# GOAL OF THE EXERCISE
Every record is to be transcribed exactly as written.

# DATA SUPPLIED
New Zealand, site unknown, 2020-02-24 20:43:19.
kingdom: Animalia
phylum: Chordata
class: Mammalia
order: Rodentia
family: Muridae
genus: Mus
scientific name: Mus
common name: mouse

# EXERCISE ANSWER
New Zealand, site unknown, 2020-02-24 20:43:19.
kingdom: Animalia
phylum: Chordata
class: Mammalia
order: Rodentia
family: Muridae
genus: Mus
scientific name: Mus
common name: mouse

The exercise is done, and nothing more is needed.